═════ EXTRACT ═════
If the play’s posh family strive for continual cultural revolution, the other, or at least its father figure (an ex-miner turned septic tank engineer), dream ineffectually of real political and socio-economic insurrection. For them, the despair is borderline existential and Motton’s portrayal is fundamentally empathetic. The play’s starkest and bleakest metaphors surely belong to this family’s daughter Frizzy, who keens at the meaninglessness of words as an alienating tsunami of bad-faith noise. She likens herself at one point to a self-ravishing nun (not sure that one quiet works, but it somehow does in the play’s almost psychedelic later stages). The insidious and alienating bad faith of language is a key focus throughout, as the satire gradually straitens and dissolves into spectral bleakness, before finally shuddering to a conclusion with a gesture that can only be termed, oxymoronically, sublime bathos.
On Friday the reading began with a savouring of the social satire and absurdity before slowly retracting into something less certain (while maintaining a commendable richness of characterisation and relish of language) as we realised we weren’t in Kansas any more. Surely this is the exact trajectory that any production should seek to induce in the audience, as the sarky anger and subversive mischief of the opening become cut with pain and finally bitter despair. At the end, words kind of failed us (as the play surely prescribes….). Motton might be both Caryl Churchill’s lost dark twin and also possibly her worst nightmare. Chastening.
As we entered the final pages of A Worthless Man, and with immaculate timing, the Norwegians arrived.
Regine Rossnes is a slam poet, and her play Exposed, newly translated with scary slam-aplomb by Neil Howard, is set in a Norwegian high school where new student and free spirit Eili’s sexual indiscretion with her recently-ex boyfriend’s (possibly ‘supposed’ boyfriend’s ) best friend gets uploaded and shared around Snapchat, with devastating effect. If, for Motton, words are simply lies, for Rossnes, they are ultimately valid instruments of expression and potential moral good, and her play accordingly offered a contrast to the near-despair of A Worthless Man. Exposed is a play where moral choices are difficult but conditionally valid, and positive trajectories at least not out of the question. Short stark duologues and trios alternate with slam-poetic interior monologues, embodying a world of intense group loyalties under pressure from new adolescent feelings, experiences and temptations.
═════
- [TASK PROMPT] According to the review, who translated Regine Rossnes's play Exposed? Please rely only on the review when answering.
═════ ENTRIES SUPPLIED ═════
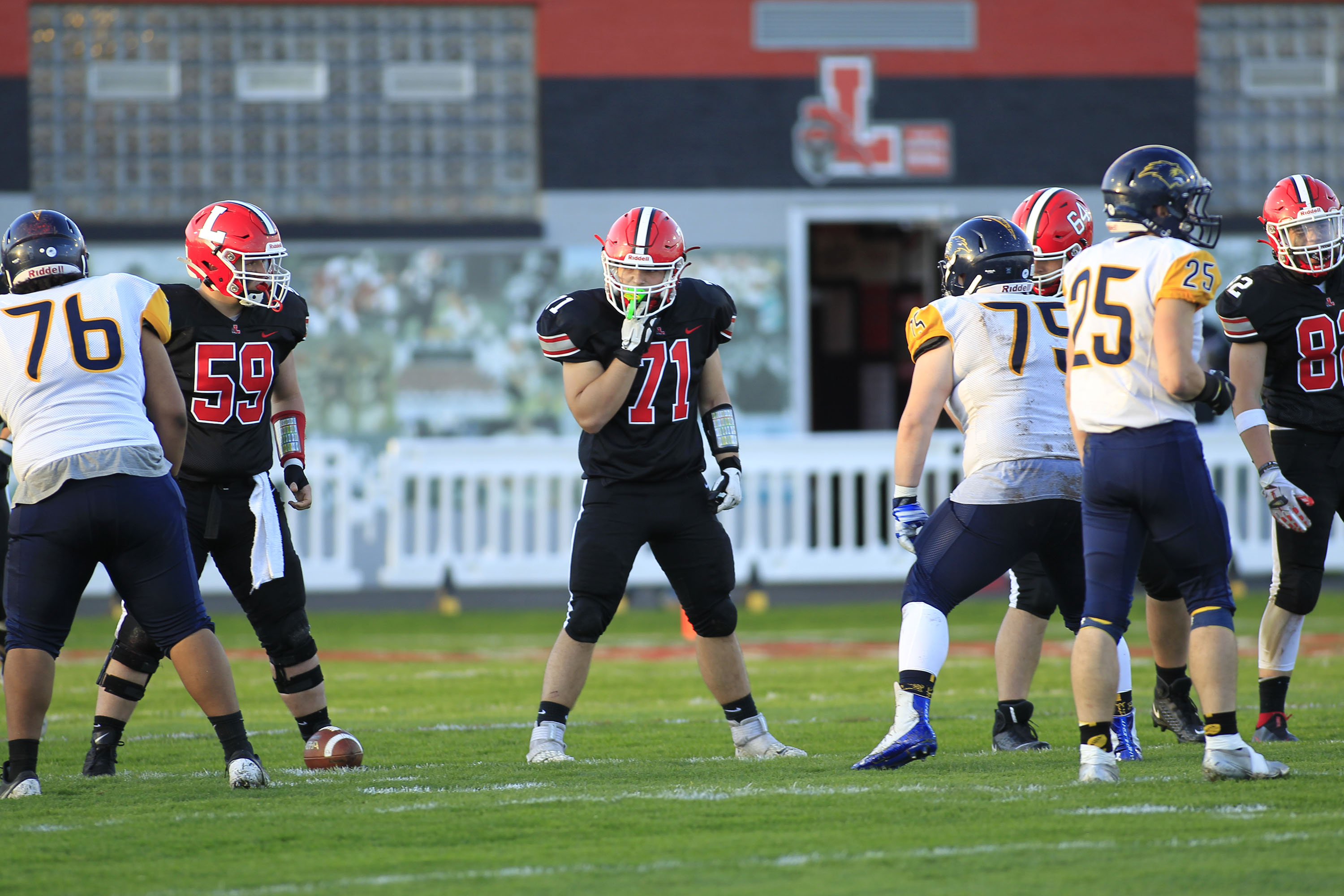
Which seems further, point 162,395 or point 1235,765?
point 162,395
═════
═════ ENTRIES SUPPLIED ═════
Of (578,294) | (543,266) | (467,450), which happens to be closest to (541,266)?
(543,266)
═════
- [ANSWER TO THIS PROBLEM] Neil Howard